_Aufgabenstellung:_ Wo befindet sich laut dem Textauszug über den Coburger Marktplatz die Gedenktafel, die 2014 angebracht wurde?

_Ausgewählter Textauszug:_
++++++++++
Nichts erinnert heute auf dem Coburger Marktplatz daran, welche Rolle dieser Ort schon seit 1929 für die propagandistische Selbstinszenierung der Nazis hatte – und für ihr Terrorregime: Hier wurden Menschen zusammengetrieben und gedemütigt, in der „Prügelstube“ hinter dem Rathaus auch brutal misshandelt. Das erfährt nur, wer die 2014 angebrachte Gedenktafel in einem Durchgang in der Rosengasse entdeckt. Noch entlegener steht der Gedenkstein für die jüdischen Opfer des Faschismus am Rande des Friedhofs auf dem Glockenberg.
++++++++++
_Eingabedaten:_

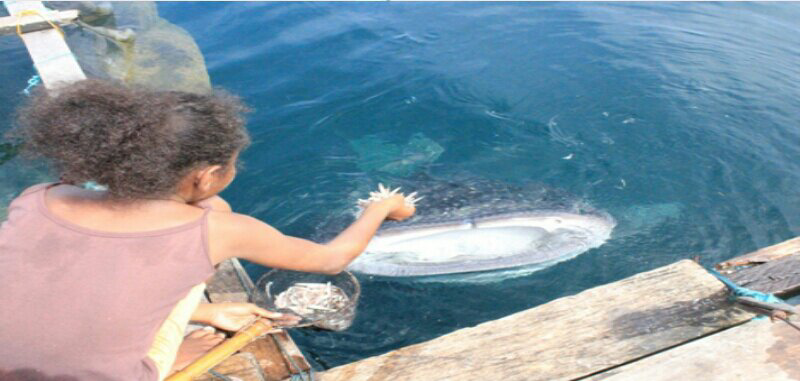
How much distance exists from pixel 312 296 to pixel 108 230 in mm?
1549

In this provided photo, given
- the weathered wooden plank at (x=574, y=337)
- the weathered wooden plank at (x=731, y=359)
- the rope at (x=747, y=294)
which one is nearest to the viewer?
the weathered wooden plank at (x=731, y=359)

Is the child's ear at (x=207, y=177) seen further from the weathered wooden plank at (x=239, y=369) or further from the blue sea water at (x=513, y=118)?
the blue sea water at (x=513, y=118)

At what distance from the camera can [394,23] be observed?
28.5 ft

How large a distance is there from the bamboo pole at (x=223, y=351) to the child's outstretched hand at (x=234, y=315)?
0.04m

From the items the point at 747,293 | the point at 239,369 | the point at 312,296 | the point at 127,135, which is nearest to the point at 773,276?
the point at 747,293

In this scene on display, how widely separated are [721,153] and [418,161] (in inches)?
106

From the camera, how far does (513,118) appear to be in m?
6.22

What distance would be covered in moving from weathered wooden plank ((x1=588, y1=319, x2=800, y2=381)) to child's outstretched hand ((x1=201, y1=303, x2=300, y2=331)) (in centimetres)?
131

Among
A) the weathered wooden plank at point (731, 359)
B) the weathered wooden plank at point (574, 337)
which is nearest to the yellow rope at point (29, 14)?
the weathered wooden plank at point (574, 337)

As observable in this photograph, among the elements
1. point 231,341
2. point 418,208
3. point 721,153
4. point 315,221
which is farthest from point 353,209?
point 721,153

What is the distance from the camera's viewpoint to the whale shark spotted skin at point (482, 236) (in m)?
3.82

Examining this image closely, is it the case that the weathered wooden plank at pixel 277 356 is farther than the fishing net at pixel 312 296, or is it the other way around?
the fishing net at pixel 312 296

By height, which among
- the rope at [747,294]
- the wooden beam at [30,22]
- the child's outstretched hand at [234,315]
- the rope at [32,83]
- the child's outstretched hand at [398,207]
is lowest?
the rope at [32,83]

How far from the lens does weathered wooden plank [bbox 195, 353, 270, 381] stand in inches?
95.7
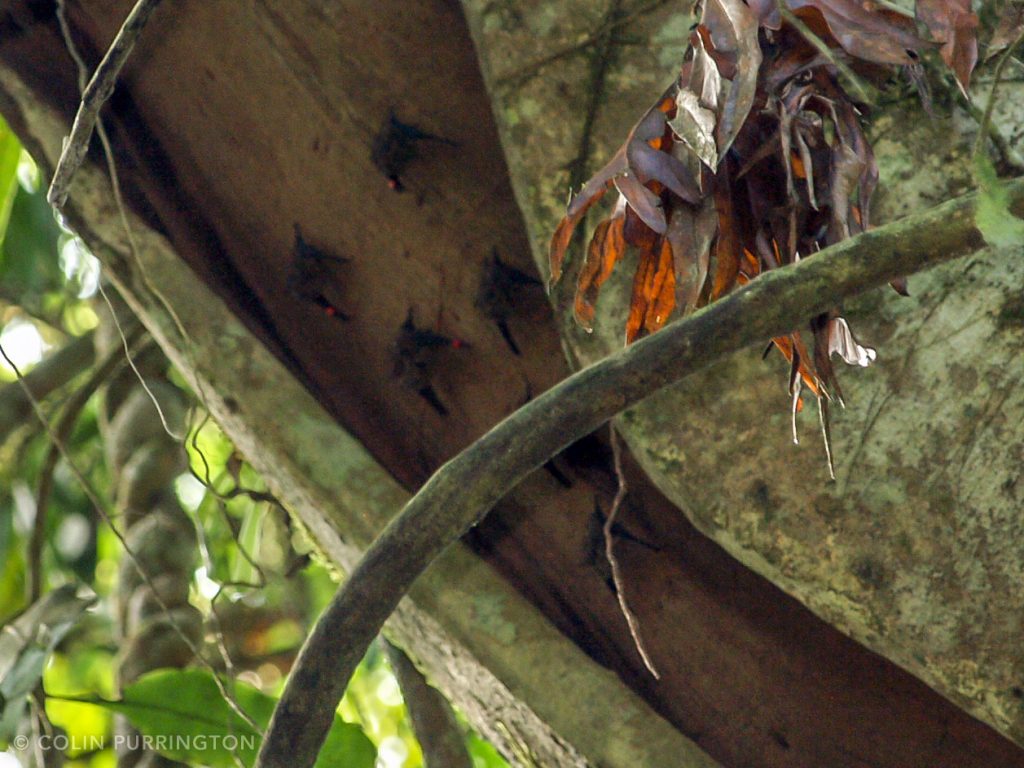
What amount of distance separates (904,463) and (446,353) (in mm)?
413

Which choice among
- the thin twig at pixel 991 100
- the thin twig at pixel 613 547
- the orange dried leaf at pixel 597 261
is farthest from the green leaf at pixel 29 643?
the thin twig at pixel 991 100

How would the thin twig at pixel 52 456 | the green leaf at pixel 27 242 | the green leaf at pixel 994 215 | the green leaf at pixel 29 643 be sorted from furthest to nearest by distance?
the green leaf at pixel 27 242, the thin twig at pixel 52 456, the green leaf at pixel 29 643, the green leaf at pixel 994 215

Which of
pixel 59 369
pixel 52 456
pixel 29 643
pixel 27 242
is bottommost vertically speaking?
pixel 29 643

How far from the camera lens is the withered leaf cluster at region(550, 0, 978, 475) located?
0.71m

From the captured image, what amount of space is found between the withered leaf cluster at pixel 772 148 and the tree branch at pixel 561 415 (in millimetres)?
90

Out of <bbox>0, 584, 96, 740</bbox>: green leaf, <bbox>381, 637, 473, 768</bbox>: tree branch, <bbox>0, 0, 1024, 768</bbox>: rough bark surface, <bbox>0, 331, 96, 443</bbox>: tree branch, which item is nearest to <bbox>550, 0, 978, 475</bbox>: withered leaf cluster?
<bbox>0, 0, 1024, 768</bbox>: rough bark surface

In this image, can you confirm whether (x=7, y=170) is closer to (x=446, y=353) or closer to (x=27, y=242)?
(x=27, y=242)

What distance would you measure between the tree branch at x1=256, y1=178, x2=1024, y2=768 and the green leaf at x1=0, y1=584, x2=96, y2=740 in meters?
0.77

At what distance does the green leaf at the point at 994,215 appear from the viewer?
21.6 inches

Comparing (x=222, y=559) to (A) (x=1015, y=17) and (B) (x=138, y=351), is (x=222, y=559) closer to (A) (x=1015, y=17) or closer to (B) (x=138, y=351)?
(B) (x=138, y=351)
++++++++++
_Fertige Lösung:_ In einem Durchgang in der Rosengasse.